→ Excerpt to read
+ + + +

It quickly became obvious that some type of solution was needed to determine what type of traffic was legitimate and what was a potential exploit. This gave rise to firewall technologies such as ISA Server 2004, which provided for stateful inspection of the traffic at the Application layer of the TCP/IP stack.
Filtering Traffic at the Application Layer
Network traffic is logically divided into multiple layers of what is called the Open System Interconnection (OSI) Reference Model. Each layer in the OSI model provides for different types of TCP/IP functionality as follows:
The deficiency in firewall devices that use packet filtering technologies only is that the true nature of the traffic cannot be determined at this layer. A standard exploit, for example, can include a simple HTTP header, with the exploit itself hidden in the body of the packet. If that packet is scanned at the Application layer with ISA Server 2004, however, it can be determined whether a packet is truly legitimate. In addition, filters can be written to look for specific types of traffic in Application-layer protocols. For example, the HTTP filter in ISA server can be modified to block directory traversal attacks that include HTTP strings that include multiple dots (..).
Deploying ISA Server 2004 as a firewall device gives an environment Application-layer inspection capabilities. Indeed, this is one of the most distinct advantages to deploying ISA in this fashion. All traffic that passes through the ISA box is scanned at the Application layer, providing for a great degree of flexibility in what type of traffic is allowed and what is denied.

+ + + +

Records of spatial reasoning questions
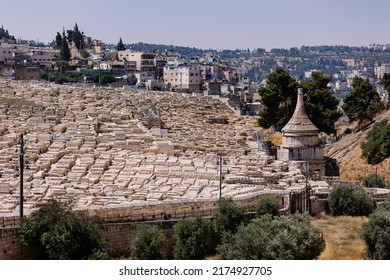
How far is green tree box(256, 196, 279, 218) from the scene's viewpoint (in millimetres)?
19480

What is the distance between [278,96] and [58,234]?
88.4 feet

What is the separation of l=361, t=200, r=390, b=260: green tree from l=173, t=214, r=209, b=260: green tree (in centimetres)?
394

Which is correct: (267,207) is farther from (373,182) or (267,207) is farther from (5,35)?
(5,35)

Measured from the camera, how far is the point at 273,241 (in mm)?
16531

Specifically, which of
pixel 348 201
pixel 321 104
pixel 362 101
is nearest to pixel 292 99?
pixel 321 104

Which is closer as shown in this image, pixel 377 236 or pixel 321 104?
pixel 377 236

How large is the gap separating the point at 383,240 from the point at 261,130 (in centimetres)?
3063

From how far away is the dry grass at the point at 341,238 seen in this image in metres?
17.8

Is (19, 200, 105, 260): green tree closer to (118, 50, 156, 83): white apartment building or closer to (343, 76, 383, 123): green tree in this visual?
(343, 76, 383, 123): green tree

+ + + +

→ Complete the following
**A)** In the ISA Server 2004 excerpt, reproduce the passage starting at "Deploying ISA Server" and ending at "what is denied.".
**B)** Extend the ISA Server 2004 excerpt past its final sentence.

→ Task responses
**A)**
Deploying ISA Server 2004 as a firewall device gives an environment Application-layer inspection capabilities. Indeed, this is one of the most distinct advantages to deploying ISA in this fashion. All traffic that passes through the ISA box is scanned at the Application layer, providing for a great degree of flexibility in what type of traffic is allowed and what is denied.

**B)**
Understanding Common Myths and Misperceptions About ISA
ISA Server 2004 has always faced an uphill battle for acceptance, based mainly on the fact that Microsoft has only recently put a strong emphasis on security in its products. Since the Trustworthy Computing initiative a few years back, however, the emphasis has shifted to "Security first, functionality second." How big of an effect the Trustworthy Computing initiative has had is debatable, but needless to say, the security provided by ISA Server 2004 is quite respectable.
Despite this fact, however, there is a great deal of confusion and misunderstanding of what ISA really is and what type of functionality it supports. It's easy to dismiss ISA as simply another "Microsoft BOB," but the reality is that a growing number of organizations are finding that ISA Server 2004 provides an excellent fit into their environments, and allows for a degree of security previously nonexistent. At a minimum, ISA should at least be evaluated for inclusion into an environment, particularly for functions in which it currently excels, such as securing Outlook Web Access or providing for secured web proxy functionality.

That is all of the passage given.